WASHINGTON (Reuters) - Former chief U.N. arms inspector Richard Butler
Wednesday dismissed Iraq's offer to resume inspections as ``very
snakey,'' saying it failed to guarantee unfettered access.

``This letter has a big black hole in it with respect to the
conditions under which inspections will be conducted,'' Butler, who
headed the U.N. Special Commission to disarm Iraq from 1997 to 1999,
said in an interview with CNN.

Butler's tenure at UNSCOM was marked by repeated disputes with the
Iraqi authorities over access to suspected arms sites. His inspectors
left in 1998, just before a U.S.-British bombing campaign aimed at
punishing Iraq for its perceived stonewalling on inspections.
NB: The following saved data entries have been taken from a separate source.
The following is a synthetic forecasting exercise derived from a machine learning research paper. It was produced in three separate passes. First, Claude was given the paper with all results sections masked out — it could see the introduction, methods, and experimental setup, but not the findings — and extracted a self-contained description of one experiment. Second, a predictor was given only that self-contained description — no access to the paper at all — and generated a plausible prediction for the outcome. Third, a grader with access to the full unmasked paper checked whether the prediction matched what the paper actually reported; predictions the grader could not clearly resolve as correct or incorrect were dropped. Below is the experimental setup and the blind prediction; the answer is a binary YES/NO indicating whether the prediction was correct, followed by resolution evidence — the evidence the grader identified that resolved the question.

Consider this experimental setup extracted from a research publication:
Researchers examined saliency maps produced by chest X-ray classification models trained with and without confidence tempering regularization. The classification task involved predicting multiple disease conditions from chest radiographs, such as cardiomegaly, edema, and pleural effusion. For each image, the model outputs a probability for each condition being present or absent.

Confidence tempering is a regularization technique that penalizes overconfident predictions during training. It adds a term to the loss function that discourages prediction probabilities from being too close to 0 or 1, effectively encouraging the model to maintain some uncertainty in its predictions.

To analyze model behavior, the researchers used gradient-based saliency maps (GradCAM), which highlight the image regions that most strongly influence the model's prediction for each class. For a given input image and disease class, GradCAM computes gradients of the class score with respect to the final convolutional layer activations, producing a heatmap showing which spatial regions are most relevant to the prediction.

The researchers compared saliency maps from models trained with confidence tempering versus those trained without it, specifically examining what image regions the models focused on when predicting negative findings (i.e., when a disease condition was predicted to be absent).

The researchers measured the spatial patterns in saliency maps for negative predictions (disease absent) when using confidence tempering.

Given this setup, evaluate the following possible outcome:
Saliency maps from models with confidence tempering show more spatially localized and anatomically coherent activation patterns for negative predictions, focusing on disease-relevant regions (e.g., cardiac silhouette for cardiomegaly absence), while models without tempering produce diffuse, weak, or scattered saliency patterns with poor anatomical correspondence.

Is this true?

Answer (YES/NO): NO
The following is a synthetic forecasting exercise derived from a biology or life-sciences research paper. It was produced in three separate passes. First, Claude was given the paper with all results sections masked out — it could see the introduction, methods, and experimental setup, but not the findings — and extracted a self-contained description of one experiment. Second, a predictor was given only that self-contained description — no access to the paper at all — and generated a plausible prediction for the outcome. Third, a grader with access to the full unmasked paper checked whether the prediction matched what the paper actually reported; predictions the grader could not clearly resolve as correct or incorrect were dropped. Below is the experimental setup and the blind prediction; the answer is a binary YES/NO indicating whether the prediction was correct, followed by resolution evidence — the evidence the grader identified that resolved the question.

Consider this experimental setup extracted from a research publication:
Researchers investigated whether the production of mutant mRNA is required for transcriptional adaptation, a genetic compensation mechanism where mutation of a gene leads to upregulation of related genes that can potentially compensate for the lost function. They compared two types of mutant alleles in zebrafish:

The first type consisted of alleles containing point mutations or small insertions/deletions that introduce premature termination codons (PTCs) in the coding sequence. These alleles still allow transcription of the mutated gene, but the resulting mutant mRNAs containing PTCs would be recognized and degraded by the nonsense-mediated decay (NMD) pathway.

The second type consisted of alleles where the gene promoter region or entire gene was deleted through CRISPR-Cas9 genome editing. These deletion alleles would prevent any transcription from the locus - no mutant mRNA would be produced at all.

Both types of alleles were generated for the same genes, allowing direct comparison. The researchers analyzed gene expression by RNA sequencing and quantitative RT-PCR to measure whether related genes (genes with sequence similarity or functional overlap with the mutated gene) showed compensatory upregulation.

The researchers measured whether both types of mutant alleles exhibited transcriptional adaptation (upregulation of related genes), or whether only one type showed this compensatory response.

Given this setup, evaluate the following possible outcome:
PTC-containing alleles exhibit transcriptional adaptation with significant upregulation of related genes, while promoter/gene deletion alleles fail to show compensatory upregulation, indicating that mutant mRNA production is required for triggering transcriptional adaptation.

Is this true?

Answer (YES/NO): YES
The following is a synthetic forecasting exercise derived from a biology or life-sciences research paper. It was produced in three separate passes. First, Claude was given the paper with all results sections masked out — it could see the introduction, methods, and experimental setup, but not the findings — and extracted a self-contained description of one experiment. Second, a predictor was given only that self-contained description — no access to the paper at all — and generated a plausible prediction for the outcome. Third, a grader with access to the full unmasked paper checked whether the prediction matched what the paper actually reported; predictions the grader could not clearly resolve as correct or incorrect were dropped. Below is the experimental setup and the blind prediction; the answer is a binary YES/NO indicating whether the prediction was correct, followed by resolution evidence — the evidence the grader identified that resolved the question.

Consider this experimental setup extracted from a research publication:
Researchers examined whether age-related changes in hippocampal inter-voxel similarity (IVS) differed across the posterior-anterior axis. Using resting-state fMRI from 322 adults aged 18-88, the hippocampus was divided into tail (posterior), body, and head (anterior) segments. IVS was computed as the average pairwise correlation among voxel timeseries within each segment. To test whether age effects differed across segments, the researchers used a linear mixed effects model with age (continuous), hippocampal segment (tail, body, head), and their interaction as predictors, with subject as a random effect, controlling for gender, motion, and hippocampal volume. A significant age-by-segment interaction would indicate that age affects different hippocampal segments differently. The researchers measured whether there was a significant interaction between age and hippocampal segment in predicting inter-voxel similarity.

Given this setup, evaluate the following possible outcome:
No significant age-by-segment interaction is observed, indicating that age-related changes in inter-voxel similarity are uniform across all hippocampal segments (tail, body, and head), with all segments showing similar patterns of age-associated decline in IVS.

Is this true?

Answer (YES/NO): NO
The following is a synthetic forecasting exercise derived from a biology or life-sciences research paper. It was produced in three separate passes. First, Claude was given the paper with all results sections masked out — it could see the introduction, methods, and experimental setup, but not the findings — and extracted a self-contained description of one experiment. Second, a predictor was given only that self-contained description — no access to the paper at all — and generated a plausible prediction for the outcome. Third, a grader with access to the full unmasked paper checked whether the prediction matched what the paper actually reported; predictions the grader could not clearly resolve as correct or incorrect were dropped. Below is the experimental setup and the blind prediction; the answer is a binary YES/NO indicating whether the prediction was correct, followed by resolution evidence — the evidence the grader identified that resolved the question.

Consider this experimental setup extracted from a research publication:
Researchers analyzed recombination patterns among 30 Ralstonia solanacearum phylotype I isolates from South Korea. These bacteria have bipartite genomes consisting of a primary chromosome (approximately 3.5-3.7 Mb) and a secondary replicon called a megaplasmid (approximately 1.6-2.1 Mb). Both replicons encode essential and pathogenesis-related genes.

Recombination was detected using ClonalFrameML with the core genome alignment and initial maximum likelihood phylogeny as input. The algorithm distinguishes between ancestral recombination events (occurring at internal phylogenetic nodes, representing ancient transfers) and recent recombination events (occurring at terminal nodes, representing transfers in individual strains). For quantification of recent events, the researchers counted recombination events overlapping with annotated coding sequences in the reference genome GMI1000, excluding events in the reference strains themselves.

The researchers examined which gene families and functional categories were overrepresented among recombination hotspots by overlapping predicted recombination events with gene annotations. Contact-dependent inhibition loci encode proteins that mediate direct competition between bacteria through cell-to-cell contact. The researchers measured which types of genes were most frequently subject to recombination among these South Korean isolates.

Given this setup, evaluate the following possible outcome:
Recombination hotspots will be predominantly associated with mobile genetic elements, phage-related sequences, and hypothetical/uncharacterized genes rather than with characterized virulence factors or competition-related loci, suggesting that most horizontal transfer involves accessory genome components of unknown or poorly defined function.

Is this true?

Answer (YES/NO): NO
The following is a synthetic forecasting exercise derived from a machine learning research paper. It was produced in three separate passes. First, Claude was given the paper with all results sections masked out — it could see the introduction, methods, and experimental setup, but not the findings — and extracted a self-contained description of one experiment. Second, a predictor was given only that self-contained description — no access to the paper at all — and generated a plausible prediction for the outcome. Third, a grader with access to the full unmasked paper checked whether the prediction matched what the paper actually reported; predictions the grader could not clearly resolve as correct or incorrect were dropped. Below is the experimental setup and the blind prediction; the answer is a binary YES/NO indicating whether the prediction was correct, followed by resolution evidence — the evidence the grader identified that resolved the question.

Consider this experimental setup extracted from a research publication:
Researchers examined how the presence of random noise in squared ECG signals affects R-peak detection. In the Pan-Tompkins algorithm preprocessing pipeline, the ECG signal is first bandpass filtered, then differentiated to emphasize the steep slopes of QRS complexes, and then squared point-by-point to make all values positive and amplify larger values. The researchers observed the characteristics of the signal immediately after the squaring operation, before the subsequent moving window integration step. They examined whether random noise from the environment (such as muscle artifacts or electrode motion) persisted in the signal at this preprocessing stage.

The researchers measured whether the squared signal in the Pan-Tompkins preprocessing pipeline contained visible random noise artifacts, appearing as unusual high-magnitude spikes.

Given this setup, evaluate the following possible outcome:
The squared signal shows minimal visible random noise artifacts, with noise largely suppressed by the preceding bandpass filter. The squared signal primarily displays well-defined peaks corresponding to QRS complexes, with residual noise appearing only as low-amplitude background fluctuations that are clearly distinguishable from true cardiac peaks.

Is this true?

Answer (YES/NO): NO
``'Come back to the country without conditions' sounds good,'' Butler
said, referring to a letter to U.N. Secretary General Kofi Annan
delivered by Iraq Monday.

``But what we really needed to hear is that you can inspect without
conditions, that is you can go anywhere, anytime. It did not say that,
that is a black hole. That is a significant omission,'' Butler said.
``It is a very snakey letter.''


http://www.nytimes.com/reuters/international/international-iraq-butler.html




 Topic 23 of 96 [news]: Gulf War 1.1?
 Response 24 of 29: Paul Terry Walhus (terry) * Fri, Sep 20, 2002 (07:22) * 8 lines 
 
Remember, "it's the economy stupid?"

Friday, September 20, 2002; Page A28


THE SHOWDOWN with Iraq is prompting understandable worries about its effects on the economy. The possibility of disruption to oil shipments from the Persian Gulf has pushed energy prices up, with Saddam Hussein's promise to allow in weapons inspectors undoing only part of the "fear premium." Lawrence Lindsey, President Bush's economic adviser, has suggested that a war might cost between $100 billion and $200 billion -- this at a time when the federal budget is already overloaded. To people who oppose the war, it is tempting to cite these economic strains as additional reasons to avoid it. But this would be to miss a larger point. The real economic questions raised by the administration's foreign policy concern the longer term, not the one-time shock to oil prices or the budget.

http://www.washingtonpost.com/wp-dyn/articles/A42089-2002Sep19.html


 Topic 23 of 96 [news]: Gulf War 1.1?
 Response 25 of 29: Paul Terry Walhus (terry) * Thu, Oct 10, 2002 (20:55) * 7 lines 
 
http://abcnews.go.com/wire/Politics/ap20021010_2118.html

"The House overwhelmingly approved on Thursday a compromise $355.4 billion
defense bill brimming with money for new destroyers, helicopters and
missiles and granting President Bush most of the Pentagon buildup he
requested following last year's terrorist attacks."



 Topic 23 of 96 [news]: Gulf War 1.1?
 Response 26 of 29: Paul Terry Walhus (terry) * Wed, Oct 16, 2002 (22:00) * 1 lines 
 
With 100% of the vote in and 100% for Saddam, I'd have to say this election was "too close to call", wouldn't you?


 Topic 23 of 96 [news]: Gulf War 1.1?
 Response 27 of 29: anon  (visitor) * Mon, Nov  4, 2002 (10:15) * 3 lines 
 
For anyone not interested in a war on Iraq, you may want to participate here...

http://www.shinybluegrasshopper.com/nowar/


 Topic 23 of 96 [news]: Gulf War 1.1?
 Response 28 of 29: Stacey   (stacey) * Wed, Nov  6, 2002 (13:43) * 1 lines 
 
With last night's election results in... looks like those of us not on the war bandwagon will be sorely disappointed...


 Topic 23 of 96 [news]: Gulf War 1.1?
 Response 29 of 29: Paul Terry Walhus (terry) * Thu, Nov  7, 2002 (07:19) * 1 lines 
 
Can you spell "inevitable"? 9/11 has changed the whole tone of American politics and Americans are still smarting from this incident. Thus, the results we saw a couple of nights ago.